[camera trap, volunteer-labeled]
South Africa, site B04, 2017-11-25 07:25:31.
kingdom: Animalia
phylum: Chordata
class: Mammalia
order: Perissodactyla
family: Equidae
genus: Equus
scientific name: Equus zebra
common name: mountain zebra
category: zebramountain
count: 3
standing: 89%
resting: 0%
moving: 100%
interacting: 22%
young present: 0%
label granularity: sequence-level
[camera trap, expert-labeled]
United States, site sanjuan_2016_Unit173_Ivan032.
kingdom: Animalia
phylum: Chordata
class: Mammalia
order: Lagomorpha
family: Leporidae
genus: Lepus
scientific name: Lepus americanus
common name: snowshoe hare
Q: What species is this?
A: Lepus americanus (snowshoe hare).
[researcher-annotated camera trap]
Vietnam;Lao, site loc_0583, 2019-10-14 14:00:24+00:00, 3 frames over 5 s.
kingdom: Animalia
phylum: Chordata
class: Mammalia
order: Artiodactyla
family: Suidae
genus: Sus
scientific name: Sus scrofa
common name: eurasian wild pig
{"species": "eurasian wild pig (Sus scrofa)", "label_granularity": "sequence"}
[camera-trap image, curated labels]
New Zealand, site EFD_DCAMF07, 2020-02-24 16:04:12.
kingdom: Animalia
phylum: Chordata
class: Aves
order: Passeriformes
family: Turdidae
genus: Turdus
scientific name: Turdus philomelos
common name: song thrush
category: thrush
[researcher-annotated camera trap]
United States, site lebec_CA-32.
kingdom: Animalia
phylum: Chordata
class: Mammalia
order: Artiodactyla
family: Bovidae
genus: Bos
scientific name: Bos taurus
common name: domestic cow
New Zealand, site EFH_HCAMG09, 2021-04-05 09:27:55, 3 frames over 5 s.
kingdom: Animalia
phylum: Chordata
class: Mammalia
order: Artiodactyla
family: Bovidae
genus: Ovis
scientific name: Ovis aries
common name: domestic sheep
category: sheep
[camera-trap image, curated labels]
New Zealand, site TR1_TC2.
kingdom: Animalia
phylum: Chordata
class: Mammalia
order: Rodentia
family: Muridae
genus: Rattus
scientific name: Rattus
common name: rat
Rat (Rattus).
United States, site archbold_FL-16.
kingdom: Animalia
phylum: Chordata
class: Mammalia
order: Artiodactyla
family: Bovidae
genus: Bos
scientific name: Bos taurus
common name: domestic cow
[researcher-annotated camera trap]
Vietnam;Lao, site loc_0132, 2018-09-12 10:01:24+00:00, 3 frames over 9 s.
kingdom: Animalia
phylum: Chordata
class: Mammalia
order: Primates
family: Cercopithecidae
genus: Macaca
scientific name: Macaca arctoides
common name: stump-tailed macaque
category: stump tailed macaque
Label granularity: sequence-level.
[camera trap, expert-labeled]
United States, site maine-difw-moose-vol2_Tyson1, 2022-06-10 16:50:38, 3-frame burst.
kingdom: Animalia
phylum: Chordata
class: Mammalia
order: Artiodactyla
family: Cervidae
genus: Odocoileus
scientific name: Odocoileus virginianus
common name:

******************************

* **Work to be completed**
Every line above is to be duplicated exactly as shown.

* **Result of the task**
[camera trap, volunteer-labeled]
South Africa, site B04, 2017-11-25 07:25:31.
kingdom: Animalia
phylum: Chordata
class: Mammalia
order: Perissodactyla
family: Equidae
genus: Equus
scientific name: Equus zebra
common name: mountain zebra
category: zebramountain
count: 3
standing: 89%
resting: 0%
moving: 100%
interacting: 22%
young present: 0%
label granularity: sequence-level
[camera trap, expert-labeled]
United States, site sanjuan_2016_Unit173_Ivan032.
kingdom: Animalia
phylum: Chordata
class: Mammalia
order: Lagomorpha
family: Leporidae
genus: Lepus
scientific name: Lepus americanus
common name: snowshoe hare
Q: What species is this?
A: Lepus americanus (snowshoe hare).
[researcher-annotated camera trap]
Vietnam;Lao, site loc_0583, 2019-10-14 14:00:24+00:00, 3 frames over 5 s.
kingdom: Animalia
phylum: Chordata
class: Mammalia
order: Artiodactyla
family: Suidae
genus: Sus
scientific name: Sus scrofa
common name: eurasian wild pig
{"species": "eurasian wild pig (Sus scrofa)", "label_granularity": "sequence"}
[camera-trap image, curated labels]
New Zealand, site EFD_DCAMF07, 2020-02-24 16:04:12.
kingdom: Animalia
phylum: Chordata
class: Aves
order: Passeriformes
family: Turdidae
genus: Turdus
scientific name: Turdus philomelos
common name: song thrush
category: thrush
[researcher-annotated camera trap]
United States, site lebec_CA-32.
kingdom: Animalia
phylum: Chordata
class: Mammalia
order: Artiodactyla
family: Bovidae
genus: Bos
scientific name: Bos taurus
common name: domestic cow
New Zealand, site EFH_HCAMG09, 2021-04-05 09:27:55, 3 frames over 5 s.
kingdom: Animalia
phylum: Chordata
class: Mammalia
order: Artiodactyla
family: Bovidae
genus: Ovis
scientific name: Ovis aries
common name: domestic sheep
category: sheep
[camera-trap image, curated labels]
New Zealand, site TR1_TC2.
kingdom: Animalia
phylum: Chordata
class: Mammalia
order: Rodentia
family: Muridae
genus: Rattus
scientific name: Rattus
common name: rat
Rat (Rattus).
United States, site archbold_FL-16.
kingdom: Animalia
phylum: Chordata
class: Mammalia
order: Artiodactyla
family: Bovidae
genus: Bos
scientific name: Bos taurus
common name: domestic cow
[researcher-annotated camera trap]
Vietnam;Lao, site loc_0132, 2018-09-12 10:01:24+00:00, 3 frames over 9 s.
kingdom: Animalia
phylum: Chordata
class: Mammalia
order: Primates
family: Cercopithecidae
genus: Macaca
scientific name: Macaca arctoides
common name: stump-tailed macaque
category: stump tailed macaque
Label granularity: sequence-level.
[camera trap, expert-labeled]
United States, site maine-difw-moose-vol2_Tyson1, 2022-06-10 16:50:38, 3-frame burst.
kingdom: Animalia
phylum: Chordata
class: Mammalia
order: Artiodactyla
family: Cervidae
genus: Odocoileus
scientific name: Odocoileus virginianus
common name:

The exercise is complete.